◆ **Teks yang Disediakan**:
· · ·
MP -- Masyarakat
internasional sedang merasa prihatin. Berikut sorotan MP seputar situasi di Suriah, Mesir, Sub-Sahara Afrika, Amerika Serikat, Uni Eropa, dan Indonesia.
Suriah
Krisis berkepanjangan di Suriah telah
memakan korban lebih dari
100.000 orang (6000
adalah anak-anak), dan masih tak nampak ujung penyelesaiannya.
Dimulai dari sebuah demonstrasi
menuntut perbaikan, aspirasi rakyat untuk hidup yang lebih baik
berubah menjadi kematian dan tragedi yang menelan korban jiwa,
materi, dan masa depan Suriah.
Sementara Rusia menyalurkan senjata
atas klaim “perjanjian
legal dengan pemerintah yang legal,” beberapa negara Barat
dengan terang-terangan mendukung
pemberontak, atau yang disebut “oposisi.”
Kardinal
John O. Onaiyekan dari Nigeria dengan prihatin berkata, “Ini
dunia gila.”
Suriah
dijadikan lapangan sepak bola politik global. Di kota dan di desa,
perempuan dan laki-laki, anak-anak dan dewasa, komunitas Muslim dan (terutama) komunitas
Kristen, menjadi rumput-rumput malang yang terinjak-injak; yang
hancur dan mati.
· · ·
◆ **Kutipan Baris Data**:

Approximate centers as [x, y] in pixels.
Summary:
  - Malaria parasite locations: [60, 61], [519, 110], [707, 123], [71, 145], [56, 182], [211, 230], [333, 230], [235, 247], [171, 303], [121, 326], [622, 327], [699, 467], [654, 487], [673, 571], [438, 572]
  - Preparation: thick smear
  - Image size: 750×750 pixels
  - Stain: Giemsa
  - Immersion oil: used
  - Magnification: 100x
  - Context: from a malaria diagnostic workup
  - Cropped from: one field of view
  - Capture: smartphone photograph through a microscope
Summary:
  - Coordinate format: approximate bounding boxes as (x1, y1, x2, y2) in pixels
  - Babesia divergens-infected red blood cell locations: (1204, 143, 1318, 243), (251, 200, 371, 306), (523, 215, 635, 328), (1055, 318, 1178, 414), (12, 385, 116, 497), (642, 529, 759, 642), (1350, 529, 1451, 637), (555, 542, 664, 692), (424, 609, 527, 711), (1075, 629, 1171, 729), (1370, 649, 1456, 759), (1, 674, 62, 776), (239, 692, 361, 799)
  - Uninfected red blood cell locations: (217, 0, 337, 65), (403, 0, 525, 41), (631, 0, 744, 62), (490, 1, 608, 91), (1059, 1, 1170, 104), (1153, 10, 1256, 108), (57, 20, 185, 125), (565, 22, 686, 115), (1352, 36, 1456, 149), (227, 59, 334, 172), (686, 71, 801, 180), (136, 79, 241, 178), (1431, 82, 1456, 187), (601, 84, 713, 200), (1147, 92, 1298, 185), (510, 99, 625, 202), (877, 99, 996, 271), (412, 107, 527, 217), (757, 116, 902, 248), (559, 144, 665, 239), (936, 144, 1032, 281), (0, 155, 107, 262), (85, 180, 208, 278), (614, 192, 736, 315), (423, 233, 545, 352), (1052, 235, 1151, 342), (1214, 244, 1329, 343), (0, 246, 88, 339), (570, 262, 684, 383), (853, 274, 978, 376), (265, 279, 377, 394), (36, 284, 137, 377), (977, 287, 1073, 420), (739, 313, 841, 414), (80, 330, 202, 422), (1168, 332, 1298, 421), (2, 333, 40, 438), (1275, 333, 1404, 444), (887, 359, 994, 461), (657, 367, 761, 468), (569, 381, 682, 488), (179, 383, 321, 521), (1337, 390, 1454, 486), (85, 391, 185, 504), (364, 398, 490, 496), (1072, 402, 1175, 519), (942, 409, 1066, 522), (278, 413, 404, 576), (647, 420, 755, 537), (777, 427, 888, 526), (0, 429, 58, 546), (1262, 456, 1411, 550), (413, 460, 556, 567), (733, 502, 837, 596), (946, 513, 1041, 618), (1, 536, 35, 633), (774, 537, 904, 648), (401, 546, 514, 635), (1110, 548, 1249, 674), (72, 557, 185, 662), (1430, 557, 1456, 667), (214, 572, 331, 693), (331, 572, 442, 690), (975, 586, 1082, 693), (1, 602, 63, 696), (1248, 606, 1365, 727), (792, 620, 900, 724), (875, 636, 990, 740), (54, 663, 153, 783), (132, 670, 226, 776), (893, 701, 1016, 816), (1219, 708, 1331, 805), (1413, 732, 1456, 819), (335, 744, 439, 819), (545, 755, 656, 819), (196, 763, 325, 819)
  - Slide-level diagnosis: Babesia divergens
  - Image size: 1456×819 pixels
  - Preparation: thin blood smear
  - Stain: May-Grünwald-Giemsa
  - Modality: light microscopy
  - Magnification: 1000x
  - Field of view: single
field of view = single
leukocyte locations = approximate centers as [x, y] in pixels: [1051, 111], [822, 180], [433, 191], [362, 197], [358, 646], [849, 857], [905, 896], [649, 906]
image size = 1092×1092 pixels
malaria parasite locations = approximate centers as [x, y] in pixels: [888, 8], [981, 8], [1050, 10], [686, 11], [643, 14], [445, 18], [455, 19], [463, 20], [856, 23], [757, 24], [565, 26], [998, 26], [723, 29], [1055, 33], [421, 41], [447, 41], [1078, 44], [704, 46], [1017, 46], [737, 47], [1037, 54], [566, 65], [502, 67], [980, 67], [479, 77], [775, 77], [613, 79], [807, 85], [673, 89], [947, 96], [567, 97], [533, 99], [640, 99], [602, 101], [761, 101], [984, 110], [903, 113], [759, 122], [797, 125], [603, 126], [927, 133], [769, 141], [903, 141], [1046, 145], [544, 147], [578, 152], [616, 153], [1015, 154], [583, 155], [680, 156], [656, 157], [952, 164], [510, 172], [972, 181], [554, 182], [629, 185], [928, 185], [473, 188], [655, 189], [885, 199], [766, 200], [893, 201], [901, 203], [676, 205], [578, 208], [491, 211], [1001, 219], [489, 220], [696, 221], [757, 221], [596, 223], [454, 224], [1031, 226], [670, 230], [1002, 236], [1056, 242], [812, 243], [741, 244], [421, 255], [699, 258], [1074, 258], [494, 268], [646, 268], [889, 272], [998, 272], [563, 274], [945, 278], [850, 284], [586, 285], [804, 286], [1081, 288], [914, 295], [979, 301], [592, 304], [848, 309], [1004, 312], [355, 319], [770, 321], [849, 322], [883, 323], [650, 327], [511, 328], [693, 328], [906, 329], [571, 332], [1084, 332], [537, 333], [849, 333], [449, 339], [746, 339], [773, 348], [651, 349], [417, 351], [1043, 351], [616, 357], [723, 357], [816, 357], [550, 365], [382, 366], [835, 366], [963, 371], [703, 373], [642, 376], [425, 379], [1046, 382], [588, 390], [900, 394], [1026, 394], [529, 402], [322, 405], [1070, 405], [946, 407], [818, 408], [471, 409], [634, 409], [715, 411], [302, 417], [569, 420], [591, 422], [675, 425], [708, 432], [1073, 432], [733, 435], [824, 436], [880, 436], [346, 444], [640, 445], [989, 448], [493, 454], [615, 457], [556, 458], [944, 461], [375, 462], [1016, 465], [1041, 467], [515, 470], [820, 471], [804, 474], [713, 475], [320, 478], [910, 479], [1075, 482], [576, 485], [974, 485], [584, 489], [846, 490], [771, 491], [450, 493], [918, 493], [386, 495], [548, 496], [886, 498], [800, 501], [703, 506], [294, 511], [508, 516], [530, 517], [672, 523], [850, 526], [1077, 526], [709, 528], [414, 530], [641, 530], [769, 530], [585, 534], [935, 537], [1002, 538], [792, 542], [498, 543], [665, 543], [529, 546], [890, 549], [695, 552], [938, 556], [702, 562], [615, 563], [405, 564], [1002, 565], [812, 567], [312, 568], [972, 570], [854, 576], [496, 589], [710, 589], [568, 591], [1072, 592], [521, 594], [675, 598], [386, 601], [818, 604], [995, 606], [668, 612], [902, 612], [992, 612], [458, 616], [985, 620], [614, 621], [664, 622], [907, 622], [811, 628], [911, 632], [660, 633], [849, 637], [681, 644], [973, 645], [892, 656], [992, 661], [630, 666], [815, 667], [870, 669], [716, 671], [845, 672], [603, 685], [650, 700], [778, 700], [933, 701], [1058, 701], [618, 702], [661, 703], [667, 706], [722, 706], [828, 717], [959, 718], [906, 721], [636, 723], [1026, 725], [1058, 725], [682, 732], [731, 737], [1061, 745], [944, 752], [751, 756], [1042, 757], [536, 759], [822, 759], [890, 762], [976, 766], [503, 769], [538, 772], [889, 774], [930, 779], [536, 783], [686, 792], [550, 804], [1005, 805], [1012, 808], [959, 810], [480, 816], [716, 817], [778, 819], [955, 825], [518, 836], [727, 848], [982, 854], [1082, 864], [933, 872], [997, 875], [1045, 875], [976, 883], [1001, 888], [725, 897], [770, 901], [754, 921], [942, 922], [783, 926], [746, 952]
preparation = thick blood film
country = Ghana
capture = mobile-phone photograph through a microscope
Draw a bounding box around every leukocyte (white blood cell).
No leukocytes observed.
· · ·
Kutiplah dengan tepat bagian teks tentang krisis Suriah yang dibuka dengan kata-kata yang memuat "Sementara Rusia menyalurkan" dan ditutup dengan "hancur dan mati.". Baris-baris data tersebut merupakan bahan yang terpisah dari teks.

◆ **Contoh Jawaban**:
Sementara Rusia menyalurkan senjata
atas klaim “perjanjian
legal dengan pemerintah yang legal,” beberapa negara Barat
dengan terang-terangan mendukung
pemberontak, atau yang disebut “oposisi.”
Kardinal
John O. Onaiyekan dari Nigeria dengan prihatin berkata, “Ini
dunia gila.”
Suriah
dijadikan lapangan sepak bola politik global. Di kota dan di desa,
perempuan dan laki-laki, anak-anak dan dewasa, komunitas Muslim dan (terutama) komunitas
Kristen, menjadi rumput-rumput malang yang terinjak-injak; yang
hancur dan mati.